量子指南 (QUANTRIUM GUIDES)

Today, the extraction of information from scanned documents such as letters, write-ups, invoices, etc. has become an integral part of your business processes. To accomplish this task, you need to setup an OCR software to extract the information from these scanned documents or pdfs.

如今,从扫描的文档中提取信息,例如信件,信件,发票等,已成为您业务流程中不可或缺的一部分。 要完成此任务,您需要安装OCR软件以从这些扫描的文档或pdf中提取信息。

Here we will take you through the process of building and installing Tesseract 4.x on your Ubuntu 18.04 machine.
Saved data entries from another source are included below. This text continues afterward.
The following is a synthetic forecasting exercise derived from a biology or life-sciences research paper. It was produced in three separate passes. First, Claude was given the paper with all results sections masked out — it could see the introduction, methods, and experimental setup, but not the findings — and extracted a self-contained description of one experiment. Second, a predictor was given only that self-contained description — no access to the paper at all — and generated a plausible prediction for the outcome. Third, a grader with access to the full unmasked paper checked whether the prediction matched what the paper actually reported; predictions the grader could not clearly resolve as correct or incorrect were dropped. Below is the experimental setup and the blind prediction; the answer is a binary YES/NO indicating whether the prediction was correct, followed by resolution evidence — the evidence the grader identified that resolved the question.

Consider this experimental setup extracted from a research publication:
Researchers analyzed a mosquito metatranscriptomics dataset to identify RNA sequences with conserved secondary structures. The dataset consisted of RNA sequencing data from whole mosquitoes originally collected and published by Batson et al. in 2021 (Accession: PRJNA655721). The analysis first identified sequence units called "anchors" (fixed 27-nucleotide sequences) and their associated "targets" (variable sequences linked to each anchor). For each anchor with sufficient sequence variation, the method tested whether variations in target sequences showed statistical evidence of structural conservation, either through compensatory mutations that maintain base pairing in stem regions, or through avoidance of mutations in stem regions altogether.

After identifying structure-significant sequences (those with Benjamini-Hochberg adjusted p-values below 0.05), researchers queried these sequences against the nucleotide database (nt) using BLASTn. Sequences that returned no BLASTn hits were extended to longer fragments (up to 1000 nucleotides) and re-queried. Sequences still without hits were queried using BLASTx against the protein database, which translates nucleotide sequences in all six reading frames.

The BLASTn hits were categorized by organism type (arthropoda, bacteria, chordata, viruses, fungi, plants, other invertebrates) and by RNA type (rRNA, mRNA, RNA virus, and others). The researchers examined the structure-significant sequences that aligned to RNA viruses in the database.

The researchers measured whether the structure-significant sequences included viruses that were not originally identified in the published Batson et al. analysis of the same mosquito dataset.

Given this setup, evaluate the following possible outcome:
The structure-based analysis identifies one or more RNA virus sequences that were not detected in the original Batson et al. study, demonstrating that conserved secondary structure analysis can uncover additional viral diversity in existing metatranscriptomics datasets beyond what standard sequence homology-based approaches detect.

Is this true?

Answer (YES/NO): YES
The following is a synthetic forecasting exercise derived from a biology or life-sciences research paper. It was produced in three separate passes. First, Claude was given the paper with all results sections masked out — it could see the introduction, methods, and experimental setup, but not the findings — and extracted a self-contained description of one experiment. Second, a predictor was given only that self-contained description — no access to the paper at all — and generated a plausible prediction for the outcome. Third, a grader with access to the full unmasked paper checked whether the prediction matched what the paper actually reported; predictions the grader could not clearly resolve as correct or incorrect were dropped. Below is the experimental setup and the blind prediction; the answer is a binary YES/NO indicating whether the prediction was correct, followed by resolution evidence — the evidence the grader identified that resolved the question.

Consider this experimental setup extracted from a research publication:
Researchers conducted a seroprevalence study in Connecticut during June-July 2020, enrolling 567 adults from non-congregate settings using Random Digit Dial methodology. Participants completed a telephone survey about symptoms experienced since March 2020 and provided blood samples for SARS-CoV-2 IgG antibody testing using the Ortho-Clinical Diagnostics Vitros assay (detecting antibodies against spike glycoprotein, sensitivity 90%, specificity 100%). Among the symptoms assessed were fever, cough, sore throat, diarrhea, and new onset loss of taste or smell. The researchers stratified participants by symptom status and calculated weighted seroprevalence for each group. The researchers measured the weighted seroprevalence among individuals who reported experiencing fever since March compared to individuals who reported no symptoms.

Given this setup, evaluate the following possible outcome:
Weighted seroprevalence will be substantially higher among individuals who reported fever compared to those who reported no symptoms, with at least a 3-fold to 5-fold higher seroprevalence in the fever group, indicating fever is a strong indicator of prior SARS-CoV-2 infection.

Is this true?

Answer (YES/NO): YES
There are two ways to install Tesseract 4.x.:

在这里,我们将带您完成在Ubuntu 18.04计算机上构建和安装Tesseract 4.x的过程。 有两种安装Tesseract 4.x的方法:

One is installing the Tesseract 4.0.0 beta version, it is easy to install and can be done using couple of commands.

一种是安装Tesseract 4.0.0 beta版本,它易于安装,可以使用几个命令来完成。

Alternatively, you can install Tesseract 4.1.1 version, the latest stable release of Tesseract. In this post, we will guide you how to install each one of them on your Ubuntu 18.04 Machine.

或者,您可以安装Tesseract 4.1.1版本( Tesseract的最新稳定版本)。 在本文中,我们将指导您如何在Ubuntu 18.04机器上安装它们中的每一个。

If you are not familiar with build tools and building from GitHub repositories, then installing Tesseract 4.0.0 beta is better way for you. However, if you are experienced in building and installing applications from GitHub repositories you can skip the next section and jump directly to section Installing Tesseract 4.1.1.

如果您不熟悉构建工具以及如何从GitHub存储库构建,那么安装Tesseract 4.0.0 beta是您的更好方法。 但是,如果您有从GitHub存储库构建和安装应用程序的经验,则可以跳过下一部分,直接跳至安装Tesseract 4.1.1。

安装Tesseract 4.0.0 Beta (Installing Tesseract 4.0.0 beta)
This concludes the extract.